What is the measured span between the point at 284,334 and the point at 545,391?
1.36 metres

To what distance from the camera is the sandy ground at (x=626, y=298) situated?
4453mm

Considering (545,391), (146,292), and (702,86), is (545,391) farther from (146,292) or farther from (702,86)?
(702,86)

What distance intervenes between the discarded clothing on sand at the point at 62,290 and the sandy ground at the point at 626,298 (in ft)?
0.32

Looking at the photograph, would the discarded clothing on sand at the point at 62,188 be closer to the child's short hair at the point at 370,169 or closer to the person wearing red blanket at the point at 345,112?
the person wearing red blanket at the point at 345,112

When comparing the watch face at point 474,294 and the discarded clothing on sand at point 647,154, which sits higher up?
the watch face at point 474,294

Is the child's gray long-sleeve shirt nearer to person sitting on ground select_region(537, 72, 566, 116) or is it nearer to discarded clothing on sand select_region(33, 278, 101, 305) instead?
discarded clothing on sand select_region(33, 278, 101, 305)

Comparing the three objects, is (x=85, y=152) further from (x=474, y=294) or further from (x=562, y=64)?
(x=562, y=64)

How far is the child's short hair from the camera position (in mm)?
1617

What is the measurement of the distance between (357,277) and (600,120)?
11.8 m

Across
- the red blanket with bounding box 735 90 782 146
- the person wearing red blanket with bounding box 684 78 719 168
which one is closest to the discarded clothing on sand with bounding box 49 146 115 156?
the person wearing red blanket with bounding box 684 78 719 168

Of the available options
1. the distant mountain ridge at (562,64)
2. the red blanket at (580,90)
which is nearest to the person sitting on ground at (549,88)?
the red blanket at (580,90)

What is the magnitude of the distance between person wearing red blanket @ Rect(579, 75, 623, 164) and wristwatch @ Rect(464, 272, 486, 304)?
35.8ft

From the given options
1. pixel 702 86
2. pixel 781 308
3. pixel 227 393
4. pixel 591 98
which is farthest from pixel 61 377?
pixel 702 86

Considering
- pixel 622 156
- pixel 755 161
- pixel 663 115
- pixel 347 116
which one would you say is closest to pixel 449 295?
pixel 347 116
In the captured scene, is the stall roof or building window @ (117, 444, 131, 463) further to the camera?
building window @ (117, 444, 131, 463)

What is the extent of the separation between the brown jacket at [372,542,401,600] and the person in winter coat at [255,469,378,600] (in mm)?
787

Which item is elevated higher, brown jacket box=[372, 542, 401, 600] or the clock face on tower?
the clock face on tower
* * * * * * * * *
Go through the listing above and restate it word for word.

• Exercise output:
What is the measured span between the point at 284,334 and the point at 545,391?
1.36 metres

To what distance from the camera is the sandy ground at (x=626, y=298) situated?
4453mm

Considering (545,391), (146,292), and (702,86), is (545,391) farther from (146,292) or farther from (702,86)?
(702,86)

What distance intervenes between the discarded clothing on sand at the point at 62,290 and the sandy ground at the point at 626,298 (in ft)?
0.32

Looking at the photograph, would the discarded clothing on sand at the point at 62,188 be closer to the child's short hair at the point at 370,169 or closer to the person wearing red blanket at the point at 345,112?
the person wearing red blanket at the point at 345,112

When comparing the watch face at point 474,294 and the discarded clothing on sand at point 647,154, which sits higher up?
the watch face at point 474,294

Is the child's gray long-sleeve shirt nearer to person sitting on ground select_region(537, 72, 566, 116) or is it nearer to discarded clothing on sand select_region(33, 278, 101, 305) instead?
discarded clothing on sand select_region(33, 278, 101, 305)

Comparing the three objects, is (x=85, y=152) further from (x=474, y=294) or further from (x=562, y=64)?
(x=562, y=64)

How far is the child's short hair from the camera position (in mm)?
1617

What is the measurement of the distance between (357,277) and (600,120)?
11.8 m

Across
- the red blanket with bounding box 735 90 782 146
- the person wearing red blanket with bounding box 684 78 719 168
which one is closest to the discarded clothing on sand with bounding box 49 146 115 156?
the person wearing red blanket with bounding box 684 78 719 168

Of the available options
1. the distant mountain ridge at (562,64)
2. the red blanket at (580,90)
which is nearest to the person sitting on ground at (549,88)?
the red blanket at (580,90)

What is the magnitude of the distance between person wearing red blanket @ Rect(579, 75, 623, 164) and wristwatch @ Rect(464, 272, 486, 304)?
35.8ft

From the given options
1. pixel 702 86
2. pixel 781 308
3. pixel 227 393
4. pixel 591 98
which is farthest from pixel 61 377?
pixel 702 86

Considering
- pixel 622 156
- pixel 755 161
- pixel 663 115
- pixel 347 116
which one would you say is closest to pixel 449 295?
pixel 347 116
In the captured scene, is the stall roof or building window @ (117, 444, 131, 463) further to the camera?
building window @ (117, 444, 131, 463)

What is the extent of the separation between the brown jacket at [372,542,401,600] and the person in winter coat at [255,469,378,600] (in mm)?
787

Which item is elevated higher, brown jacket box=[372, 542, 401, 600] or the clock face on tower?
the clock face on tower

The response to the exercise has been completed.